* _PROBLEM TO SOLVE_
Write the next part of the text about deer and snow at the house, starting after its last sentence about the icicles.

===== READING TEXT

This is just one example of the tracks on the otherwise immaculate white surface of the lawn:

And here is one of several spots in the garden where the snow has been melted away by a deer that chose to spend the night at our place:

They do tend to make themselves scarce when the house is inhabited, but occasionally I see them early in the morning when I get up and it’s still dark outside. One morning a few weeks ago I almost hit a deer on the head with the front door when I opened it to air the house and got a minor shock when I realised a deer was grazing literally on our doorstep. (That was the same weekend I almost stepped on a pheasant when returning from a trip to the supermarket in the late afternoon after dark.)

The roof is well enough insulated for the snow cover to remain even when the house is heated up for 4 days, but the bottom layer of snow does melt a bit, especially above the wood-burner, and this causes some quite spectacular icicles to form.

==========
===== COLLECTED MATERIAL

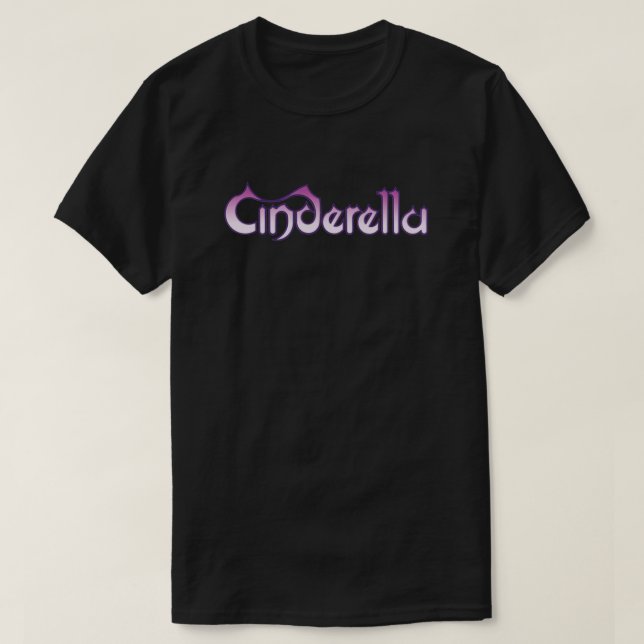 Camiseta Clássica de Banda Cinderela.png (Frente do Design)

==========

* _ANSWER FOR THE TASK_
And there’s one thing you can only do during winter: Taking a shortcut home from a trip to the supermarket by walking across the frozen fjord… Quite spooky in the afternoon as the light disappears, but also excessively pretty. The ice was easily solid enough to be safe, especially since I stayed close to the shore where the water is only about a foot deep. No reason to tempt fate, after all, but still a great experience, and one that is fairly rare in Denmark. We rarely get cold enough winters for the sea to freeze this much.

And when I got home, this is what awaited me; a bottle of Champagne chilled on home-grown icicles (so at least the garden does yield useful crops even in this weather), accompanied by foie gras and toast. The perfect snack for a game of Yatzy! (And a nice way to celebrate the last evening in the summer house before returning to Copenhagen and New Years celebrations.)